- Text block:
_ _ _ _ _

Coming as it did at the tail end of the disaster movie cycle (which would be rendered wholly passé four years later by Airplane!). The Cassandra Crossing's lack of self-awareness generates a lot of unintentional laughs - it almost feels Zucker-esque at times. But the train elements are utilised well, and it features a suitably grisly train-goes-off-bridge finalé. And O.J. Simpson.
I was reminded of The Cassandra Crossing while watching Tony Scott's 2010 runaway train thriller Unstoppable, which benefitted hugely from a grounded approach to trains and the personalities that work with them. Rarely has the weight of a train felt so palpable on screen. That kind of heft was entirely absent from Scott's previous film, also a train-centric movie starring Denzel Washington - 2009's The Taking of Pelham 123 remake. I should probably do a separate blog on subway movies, but it's worth mentioning that the 1974 original is better than Money Train.
Speaking of runaway trains though, if you've never seen 1985's triple Oscar-nominee Runaway Train, you should amend that soon and take yourself back to a time when Eric Roberts had actual potential as a movie star.
One of the better train-centric thrillers of the past few decades is the not-particularly well-remembered 1990 Gene Hackman vehicle Narrow Margin. He plays a district attorney attempting to get witness Anne Archer safely back to Washington so she can testify against a mafia killer.
He figures train travel is their safest bet, but before long various hit men are chasing them throughout the carriages. Narrow Margin isn't a flashy or bombastic film, but it gets a lot of tension out of its train setting. The 1952 film it is a remake of is also worth watching if you like this sort of thing.

_ _ _ _ _

- Source records:
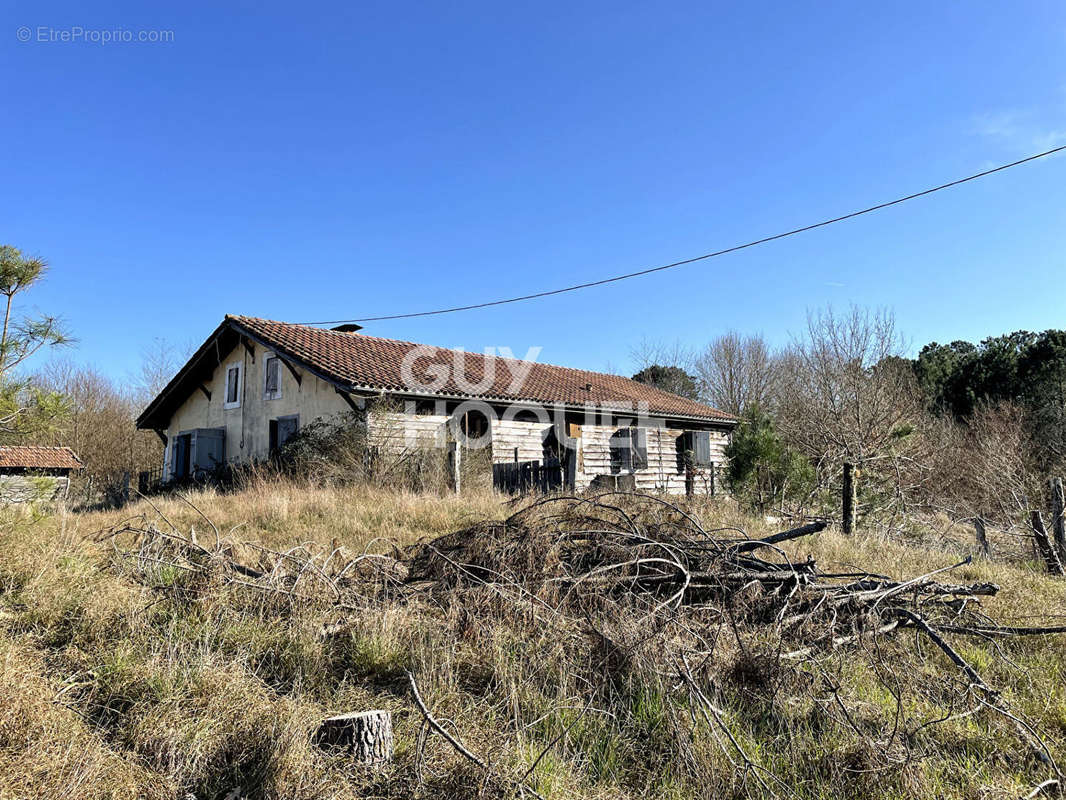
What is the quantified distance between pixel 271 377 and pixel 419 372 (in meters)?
4.11

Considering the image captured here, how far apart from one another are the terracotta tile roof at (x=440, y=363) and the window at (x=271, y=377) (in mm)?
776

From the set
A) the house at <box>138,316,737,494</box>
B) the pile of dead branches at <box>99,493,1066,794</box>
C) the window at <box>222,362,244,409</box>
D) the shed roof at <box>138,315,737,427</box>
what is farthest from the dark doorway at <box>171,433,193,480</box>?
the pile of dead branches at <box>99,493,1066,794</box>

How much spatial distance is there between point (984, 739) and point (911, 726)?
0.30 meters

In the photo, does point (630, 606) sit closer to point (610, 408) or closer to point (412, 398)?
point (412, 398)

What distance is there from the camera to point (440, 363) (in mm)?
16812

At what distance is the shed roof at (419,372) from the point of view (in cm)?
1353

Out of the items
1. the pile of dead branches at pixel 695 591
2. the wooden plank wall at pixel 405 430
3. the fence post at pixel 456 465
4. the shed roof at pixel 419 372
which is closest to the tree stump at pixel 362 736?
the pile of dead branches at pixel 695 591

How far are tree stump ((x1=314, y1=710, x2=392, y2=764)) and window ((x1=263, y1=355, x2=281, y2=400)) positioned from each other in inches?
552

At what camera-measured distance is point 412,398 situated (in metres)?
13.4

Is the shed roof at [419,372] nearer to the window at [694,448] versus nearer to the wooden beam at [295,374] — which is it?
the wooden beam at [295,374]

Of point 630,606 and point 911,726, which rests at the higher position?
point 630,606

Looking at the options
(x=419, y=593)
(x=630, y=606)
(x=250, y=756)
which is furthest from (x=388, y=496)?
(x=250, y=756)

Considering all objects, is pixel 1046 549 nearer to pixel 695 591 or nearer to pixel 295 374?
pixel 695 591

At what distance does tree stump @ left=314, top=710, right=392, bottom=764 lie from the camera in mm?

_ _ _ _ _

- Your assignment: Carry the piece on train films forward from its last sentence, keeping its style and subject. The entries are drawn from a separate source.

- Task output:
When it comes to good guys and bad guys fighting it out on a train though, they don't come better than Kiwi director Geoff Murphy's 1995 non-classic Under Siege 2: Dark Territory. Unquestionably star Steven Segaal's best film, the "Die Hard on a train" action thriller is an absolute hoot, and features one of the best collections of movie henchmen in the history of the action genre. If there's a better train-centric action movie out there, I've yet to encounter it.
A more recent train thriller that got a much smaller audience than it deserved was 2008's Transsiberian, which stars Woody Harrelson (Money Train) and Emily Mortimer (Disney's The Kid) as a young couple who get into trouble on the legendary Moscow to Mongolia line. It's not a life-changing film, but is worth watching.
Another favourite recent train film of mine is Wes Anderson's The Darjeeling Limited, a rare train film with no thriller elements. Before Sunrise is another example.
There are plenty of great films that feature an impressive train sequence, but couldn't really be called train movies. Some of the more memorable of these include the original King Kong; 1963's From Russia With Love (for Bond's legendary fight scene with Robert Shaw in a train carriage); 1989's Indiana Jones and the Last Crusade (which features a bravaura opening action sequence onboard a circus train); 1993's The Fugitive (awesome train crash); 1995's The Hunted (an otherwise undistinguished film which features an amazing ninjas-on-a-bullet-train sequence); 2005's Batman Begins (the villain death); 2008's Wanted (which featured a ridiculous-but-awesome train falls-into-ravine crash) and last year's Skyfall, the pre-title action sequence for which benefitted greatly from the presence of a train. I kind of see The Bridge on The River Kwai as fitting into these terms as well.
An attempt to determine if there are any upcoming train movies only resulted in this weird sci-fi movie film which looks like it will cater specifically to train obsessives. I am onboard.
Trains are so central to cinema it would be futile to try and name them all. The films mentioned in this blog entry are simply what I consider to be some of the more interesting examples. Plus for some reason I've never gotten around to seeing The Train.